Economic evaluation of a multi-disciplinary community-based intervention programme for New Zealand children and adolescents with obesity.

Obes Res Clin Pract 2018 May - Jun;12(3):293-298. Epub 2018 May 17.

Department of Preventive and Social Medicine, Dunedin School of Medicine, University of Otago, Dunedin, New Zealand.

Objective: To determine whether Whānau Pakari, a home-based, 12-month multi-disciplinary child obesity intervention programme was cost-effective when compared with the prior conventional hospital-based model of care.
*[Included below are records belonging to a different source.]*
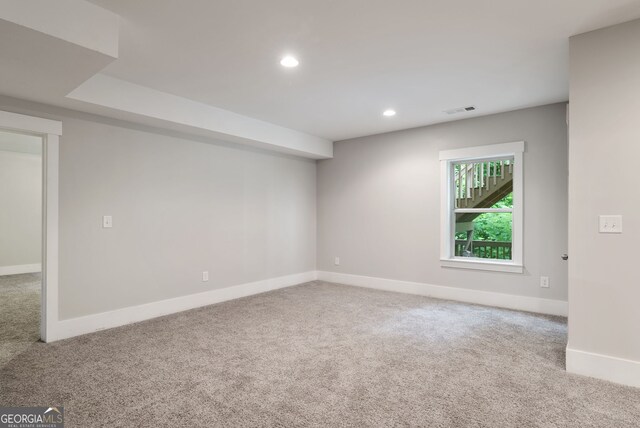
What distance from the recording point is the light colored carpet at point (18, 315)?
3.04 m

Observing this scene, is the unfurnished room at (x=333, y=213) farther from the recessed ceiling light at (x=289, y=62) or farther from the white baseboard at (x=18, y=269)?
the white baseboard at (x=18, y=269)

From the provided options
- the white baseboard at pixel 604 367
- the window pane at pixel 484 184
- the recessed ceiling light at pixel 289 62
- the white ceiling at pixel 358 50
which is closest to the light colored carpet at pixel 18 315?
the white ceiling at pixel 358 50

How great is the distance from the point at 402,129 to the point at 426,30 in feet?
9.05

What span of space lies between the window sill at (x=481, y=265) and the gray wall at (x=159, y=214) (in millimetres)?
2500

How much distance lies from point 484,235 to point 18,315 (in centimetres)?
594

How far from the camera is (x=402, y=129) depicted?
512 centimetres

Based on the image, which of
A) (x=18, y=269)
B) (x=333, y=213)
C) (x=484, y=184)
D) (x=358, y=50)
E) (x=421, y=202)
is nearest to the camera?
(x=358, y=50)

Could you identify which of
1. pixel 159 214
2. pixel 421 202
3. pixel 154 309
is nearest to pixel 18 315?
pixel 154 309

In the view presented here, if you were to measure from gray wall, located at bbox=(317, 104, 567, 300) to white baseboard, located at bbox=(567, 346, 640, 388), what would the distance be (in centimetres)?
171

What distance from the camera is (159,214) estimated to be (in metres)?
4.05

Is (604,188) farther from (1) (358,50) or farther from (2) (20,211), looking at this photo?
(2) (20,211)

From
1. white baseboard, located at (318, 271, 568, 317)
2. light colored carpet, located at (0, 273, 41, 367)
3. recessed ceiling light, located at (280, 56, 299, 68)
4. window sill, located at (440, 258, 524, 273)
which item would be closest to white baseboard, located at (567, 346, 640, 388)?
white baseboard, located at (318, 271, 568, 317)

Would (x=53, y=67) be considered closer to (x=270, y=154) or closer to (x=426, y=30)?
(x=426, y=30)

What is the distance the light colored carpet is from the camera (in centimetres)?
304
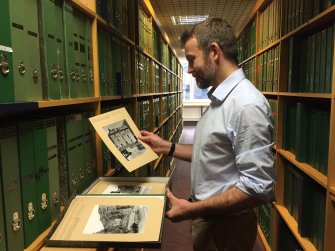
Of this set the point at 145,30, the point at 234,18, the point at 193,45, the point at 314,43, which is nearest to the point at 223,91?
the point at 193,45

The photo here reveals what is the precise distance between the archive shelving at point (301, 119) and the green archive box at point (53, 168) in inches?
42.3

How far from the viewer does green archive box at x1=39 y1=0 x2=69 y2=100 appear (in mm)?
880

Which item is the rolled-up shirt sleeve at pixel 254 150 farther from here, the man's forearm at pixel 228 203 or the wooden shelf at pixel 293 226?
the wooden shelf at pixel 293 226

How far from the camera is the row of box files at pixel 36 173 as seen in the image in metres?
0.75

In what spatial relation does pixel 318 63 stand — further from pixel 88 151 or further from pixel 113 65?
pixel 88 151

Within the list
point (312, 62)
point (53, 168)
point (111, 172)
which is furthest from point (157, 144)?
point (312, 62)

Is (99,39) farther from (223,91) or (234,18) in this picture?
(234,18)

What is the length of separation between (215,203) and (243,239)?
29 centimetres

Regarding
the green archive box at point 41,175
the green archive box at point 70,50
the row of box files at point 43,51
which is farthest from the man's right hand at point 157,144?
the green archive box at point 41,175

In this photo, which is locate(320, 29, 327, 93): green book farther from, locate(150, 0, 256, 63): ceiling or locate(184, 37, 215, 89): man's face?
locate(150, 0, 256, 63): ceiling

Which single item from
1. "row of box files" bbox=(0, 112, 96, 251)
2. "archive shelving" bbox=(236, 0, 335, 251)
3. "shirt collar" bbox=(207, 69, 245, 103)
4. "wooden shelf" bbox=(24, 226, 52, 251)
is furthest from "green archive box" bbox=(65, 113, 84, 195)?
"archive shelving" bbox=(236, 0, 335, 251)

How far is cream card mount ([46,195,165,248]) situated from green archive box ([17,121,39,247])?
54 mm

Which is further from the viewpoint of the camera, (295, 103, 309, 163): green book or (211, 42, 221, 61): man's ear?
(295, 103, 309, 163): green book

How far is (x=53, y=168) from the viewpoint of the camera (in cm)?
99
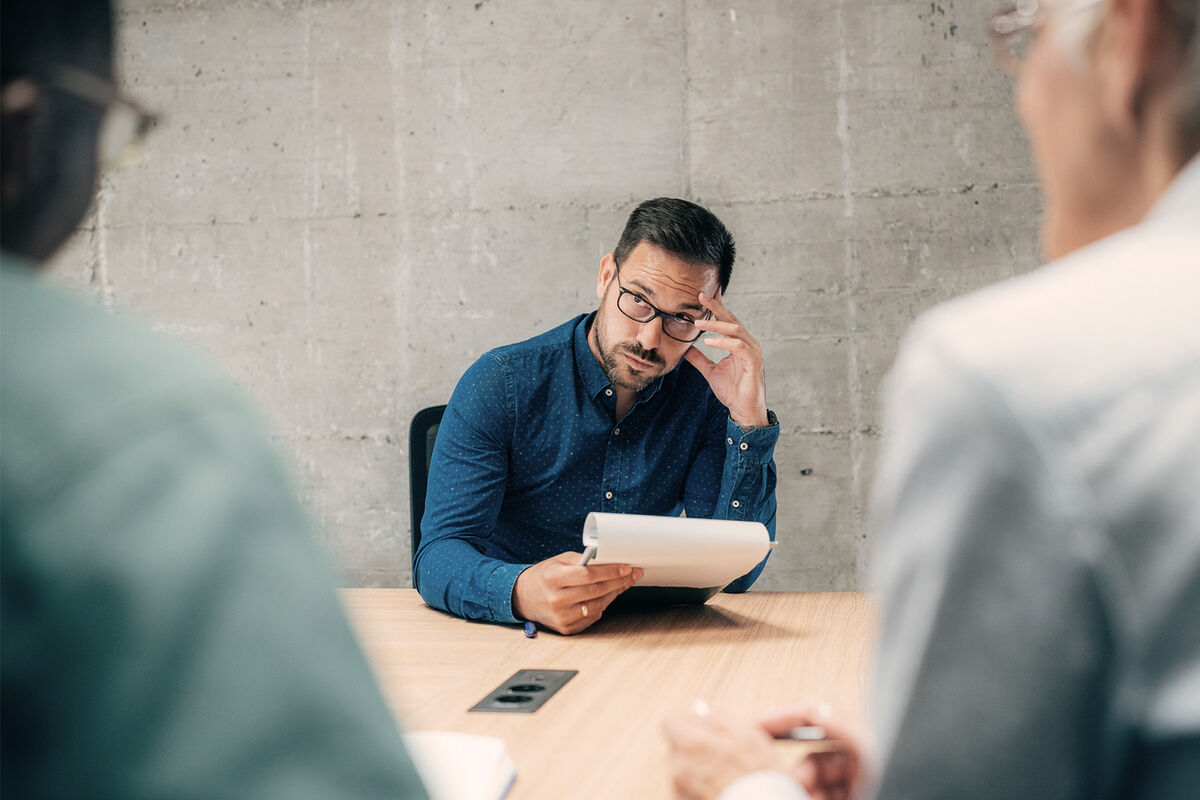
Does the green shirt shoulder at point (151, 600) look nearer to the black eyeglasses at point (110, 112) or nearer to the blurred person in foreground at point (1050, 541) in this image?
the black eyeglasses at point (110, 112)

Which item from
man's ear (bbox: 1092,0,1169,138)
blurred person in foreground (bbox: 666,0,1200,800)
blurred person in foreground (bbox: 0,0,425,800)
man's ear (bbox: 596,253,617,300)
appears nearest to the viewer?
blurred person in foreground (bbox: 0,0,425,800)

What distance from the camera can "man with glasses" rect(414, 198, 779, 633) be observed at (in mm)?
1987

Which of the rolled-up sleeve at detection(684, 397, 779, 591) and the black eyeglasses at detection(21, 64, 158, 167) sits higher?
the black eyeglasses at detection(21, 64, 158, 167)

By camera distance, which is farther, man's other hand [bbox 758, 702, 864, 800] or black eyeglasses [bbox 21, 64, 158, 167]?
man's other hand [bbox 758, 702, 864, 800]

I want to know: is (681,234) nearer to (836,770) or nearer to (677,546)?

Methods: Whānau Pakari trial participants were recruited January 2012-August 2014, and randomised to either a high-intensity intervention (weekly sessions for 12 months with home-based assessments and advice, n=100) or low-intensity control (home-based assessments and advice only, n=99). Trial participants were aged 5-16 years, resided in Taranaki, Aotearoa/New Zealand (NZ), with a body mass index (BMI) ≥98th centile or BMI >91st centile with weight-related comorbidities. Conventional group participants (receiving paediatrician assessment with dietitian input and physical activity/nutrition support, n=44) were aged 4-15 years, and resided in the same or another NZ centre. The change in BMI standard deviation score (SDS) at 12 months from baseline and programme intervention costs, both at the participant level, were used for the economic evaluation. A limited health funder perspective with costs in 2016 NZ$ was taken.

Results: The per child 12-month Whānau Pakari programme costs were significantly lower than in the conventional group. In the low-intensity group, costs were NZ$939 (95% CI: 872, 1007) (US$648) lower than the conventional group. In the high-intensity intervention group, costs were NZ$155 (95% CI: 89, 219) (US$107) lower than in the conventional group. BMI SDS reductions were similar in the three groups.

Conclusions: A home-based, multi-disciplinary child obesity intervention had lower programme costs per child, greater reach, with similar BMI SDS outcomes at 12 months when compared with the previous hospital-based conventional model.